So any GT 1030 is probably OK. Do make sure it has GDDR5 as there is some cheapened versions out there with GDDR4.

Looking at newegg there does not seem to be many GT 1030 in stock. These are around 3-4 years old release.
I don't see a successor model. The next series is GT2xxx and they are costly. Heck even jump to GT 1050 is high.

So these cards do support HDMI 2.0 and should provide 4K@60FPS if I am reading the literature right.

And my old advice from that old thread still stands true.
You need to consider the VGA power connectors needed before buying.
Otherwise a power supply may be needed too. There are Molex to 6 pins commonly available though.


----------



## Argentum (Mar 11, 2021)

ct85711 said:


> Like Argentum mention, it just depends on how set you are on having a 4k monitor.  You could get 1-2 generation older than the newest set of cards considerably cheaper, and have 2-3 monitors for less than a newer card is going to set you back.  Like I am running a 1070 with 2 2k monitors without any difficulty (I could have ran a 3rd 2k monitor if I had desk space).  Just a quick search, if your target budget is about $1k (US) for both the card and monitor; you'll easily exceed that budget quickly to get the card alone.


And I was just looking that a brand new RX 550 with warranty is on sale for EUR 95 in the nearest computer shop. It supports 5120 x 2880 maximum resolution. I use to keep one RX 550 as a backup in my drawer. In fact it is a very good card, stable and not power hungry. There are even low profile models of RX 550 available (and passive cooling models also).


----------



## Phishfry (Mar 11, 2021)

ct85711 said:


> Well, what shkhln was meaning, is that right now graphics cards are overinflated on prices right now, due to shortages and a high demand from bitcoin miners buying the newer cards. The ones that are available, are often sold at a over inflated prices. As with anything, consider what kind of budget are you looking to spend around, and what are your needs.


This is right on.

I would even consider upgrading everything and use On-CPU video. AMD has a radeon right on chip.


			https://www.amd.com/en/processors/ryzen-with-graphics
		


I have no idea if the FreeBSD radeon drivers work at 4K


----------



## mefizto (Mar 11, 2021)

Hi shklhn,



shkhln said:


> Let me spell it for you: the thread is relevant because it shows that you still haven't bought the damn card in 2 years. Otherwise you would know that any modern GPU is perfectly capable of UHD output. They also have public specs that you can read on the internet.



Did you even read what I wrote: ". . .my video card is dying too"?  So, if I did not buy a damn card, why is it dying?

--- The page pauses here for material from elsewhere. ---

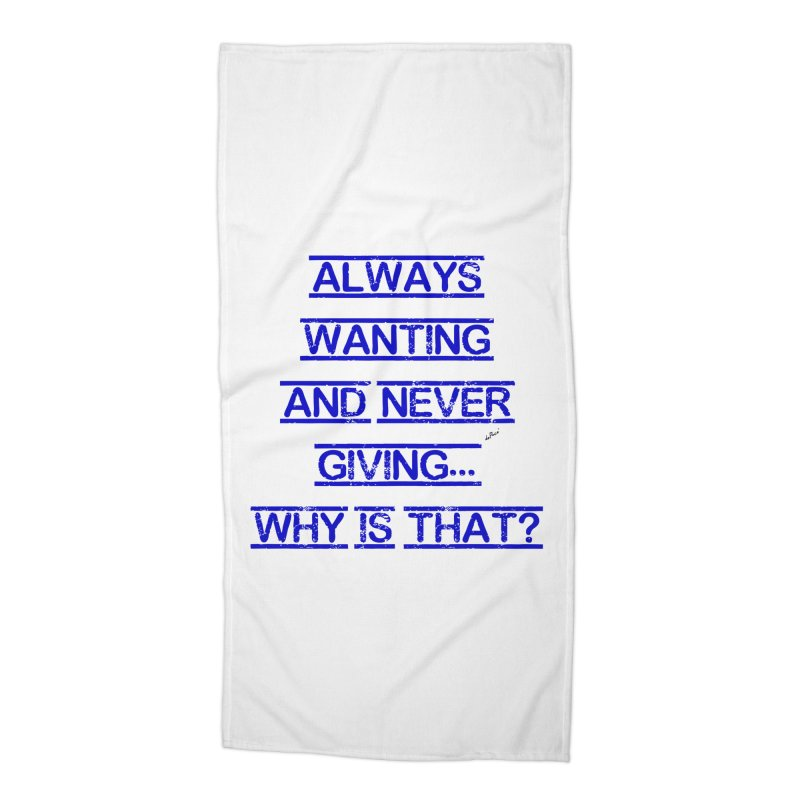 Always Wanting and Never Giving Accessories Beach Towel by artworkdealers Artist Shop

In any event, have a last word.

Hi Argentum, ct85711,

thank you for the recommendation to look at a different resolution monitor.  I was contemplating 4K monitor because I experience it at my landlord, and both the movies (blu-ray) and drafting is much nicer than my Acer AL2216W.

Hi Phisfry,

thank you for the memory recommendation.  I can always look on e-bay.

Regarding On-CPU video, this does not appear to be an option, I have a nice Supermicro/Xeon combination that works great.

Kindest regards,

M


----------



## shkhln (Mar 11, 2021)

mefizto said:


> Did you even read what I wrote: ". . .my video card is dying too"?  So, if I did not buy a damn card, why is it dying?


I did in fact read a few of your threads (I always do) and, _no_, "RS780 Radeon 3000" doesn't match my recommendation of < 10 years old video card (counting from 2019, of course). It doesn't match any other recommendations in the thread for that matter. You seem to take a lot of pride in having no idea what you are doing.


----------



## mefizto (Mar 11, 2021)

Hi shkhln,

First, I do not understand your animosity and need to use invective.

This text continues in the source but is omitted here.